Some records
----------

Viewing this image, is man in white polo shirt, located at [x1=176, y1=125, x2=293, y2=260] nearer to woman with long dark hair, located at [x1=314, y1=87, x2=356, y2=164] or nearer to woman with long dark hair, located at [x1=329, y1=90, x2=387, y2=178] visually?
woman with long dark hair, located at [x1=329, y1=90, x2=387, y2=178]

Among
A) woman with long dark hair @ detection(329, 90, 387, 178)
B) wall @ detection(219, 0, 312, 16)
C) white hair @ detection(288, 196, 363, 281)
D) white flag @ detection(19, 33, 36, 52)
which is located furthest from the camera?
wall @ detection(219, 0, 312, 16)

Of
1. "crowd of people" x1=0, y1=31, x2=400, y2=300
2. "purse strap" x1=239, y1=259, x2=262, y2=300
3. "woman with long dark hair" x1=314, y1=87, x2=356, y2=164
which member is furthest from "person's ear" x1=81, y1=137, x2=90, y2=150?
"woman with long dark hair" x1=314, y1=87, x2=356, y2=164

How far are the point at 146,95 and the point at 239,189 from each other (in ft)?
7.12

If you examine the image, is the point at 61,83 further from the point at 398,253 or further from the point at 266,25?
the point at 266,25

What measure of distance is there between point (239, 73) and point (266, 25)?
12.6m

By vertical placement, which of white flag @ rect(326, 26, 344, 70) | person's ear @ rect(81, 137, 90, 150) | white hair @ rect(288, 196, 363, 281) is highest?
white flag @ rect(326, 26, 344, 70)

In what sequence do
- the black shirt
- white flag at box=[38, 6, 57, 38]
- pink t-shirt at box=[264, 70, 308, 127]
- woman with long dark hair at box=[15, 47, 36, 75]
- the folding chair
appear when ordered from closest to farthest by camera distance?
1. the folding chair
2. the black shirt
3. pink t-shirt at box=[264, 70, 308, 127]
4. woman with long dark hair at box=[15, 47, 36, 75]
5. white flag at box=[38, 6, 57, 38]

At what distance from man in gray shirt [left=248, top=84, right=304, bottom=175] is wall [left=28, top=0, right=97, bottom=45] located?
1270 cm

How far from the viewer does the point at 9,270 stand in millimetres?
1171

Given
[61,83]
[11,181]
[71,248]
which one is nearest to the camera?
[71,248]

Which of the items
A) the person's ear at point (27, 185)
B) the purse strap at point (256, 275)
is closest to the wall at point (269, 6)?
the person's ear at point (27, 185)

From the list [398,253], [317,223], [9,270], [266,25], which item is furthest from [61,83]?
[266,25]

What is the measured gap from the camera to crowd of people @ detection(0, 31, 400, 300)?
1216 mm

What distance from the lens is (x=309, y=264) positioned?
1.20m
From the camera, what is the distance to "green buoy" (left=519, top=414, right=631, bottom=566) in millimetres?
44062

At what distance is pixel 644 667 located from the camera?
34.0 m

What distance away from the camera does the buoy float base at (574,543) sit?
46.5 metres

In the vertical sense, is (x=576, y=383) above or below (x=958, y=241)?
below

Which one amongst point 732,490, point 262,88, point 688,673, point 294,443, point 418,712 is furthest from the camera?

----------

▸ **GOAL OF THE EXERCISE**: Change every "purse strap" in the material above to "bag strap", and write out all of the material again with nothing else altered.

▸ **FULL ANSWER**:
Viewing this image, is man in white polo shirt, located at [x1=176, y1=125, x2=293, y2=260] nearer to woman with long dark hair, located at [x1=314, y1=87, x2=356, y2=164] or nearer to woman with long dark hair, located at [x1=329, y1=90, x2=387, y2=178] visually?
woman with long dark hair, located at [x1=329, y1=90, x2=387, y2=178]

Among
A) woman with long dark hair @ detection(329, 90, 387, 178)
B) wall @ detection(219, 0, 312, 16)
C) white hair @ detection(288, 196, 363, 281)
D) white flag @ detection(19, 33, 36, 52)
which is located furthest from the camera?
wall @ detection(219, 0, 312, 16)

Of
1. "crowd of people" x1=0, y1=31, x2=400, y2=300
2. "bag strap" x1=239, y1=259, x2=262, y2=300
3. "woman with long dark hair" x1=314, y1=87, x2=356, y2=164
which member is furthest from "person's ear" x1=81, y1=137, x2=90, y2=150?
"woman with long dark hair" x1=314, y1=87, x2=356, y2=164

How far are the point at 146,95 and the point at 239,189 from each other (in ft)?
7.12

If you examine the image, is the point at 61,83 further from the point at 398,253 or further from the point at 266,25?
the point at 266,25

What measure of distance is there between point (239, 73) and point (266, 25)?
12.6m

By vertical placement, which of white flag @ rect(326, 26, 344, 70) | person's ear @ rect(81, 137, 90, 150) | white hair @ rect(288, 196, 363, 281) is highest?
white flag @ rect(326, 26, 344, 70)

In what sequence do
- the black shirt
- white flag at box=[38, 6, 57, 38]
- pink t-shirt at box=[264, 70, 308, 127]
- woman with long dark hair at box=[15, 47, 36, 75]
- the folding chair
appear when ordered from closest to farthest by camera distance?
1. the folding chair
2. the black shirt
3. pink t-shirt at box=[264, 70, 308, 127]
4. woman with long dark hair at box=[15, 47, 36, 75]
5. white flag at box=[38, 6, 57, 38]

At what distance from man in gray shirt [left=248, top=84, right=304, bottom=175] is wall [left=28, top=0, right=97, bottom=45] located?
1270 cm

How far from the viewer does the point at 9,270 stand in millimetres?
1171

Given
[61,83]
[11,181]
[71,248]
which one is nearest to the camera?
[71,248]

Which of the items
A) the person's ear at point (27, 185)
B) the bag strap at point (256, 275)
is closest to the wall at point (269, 6)?
the person's ear at point (27, 185)

From the list [398,253], [317,223], [9,270], [266,25], which item is furthest from [61,83]?
[266,25]

What is the measured gap from the camera to crowd of people @ detection(0, 31, 400, 300)?
1216 mm

What distance from the lens is (x=309, y=264) positioned?
1.20m
From the camera, what is the distance to "green buoy" (left=519, top=414, right=631, bottom=566) in millimetres?
44062

At what distance is pixel 644 667 located from the camera?
34.0 m

What distance away from the camera does the buoy float base at (574,543) sit?
46.5 metres

In the vertical sense, is (x=576, y=383) above or below (x=958, y=241)?
below

Which one amongst point 732,490, point 262,88, point 688,673, point 294,443, point 418,712 is furthest from the camera?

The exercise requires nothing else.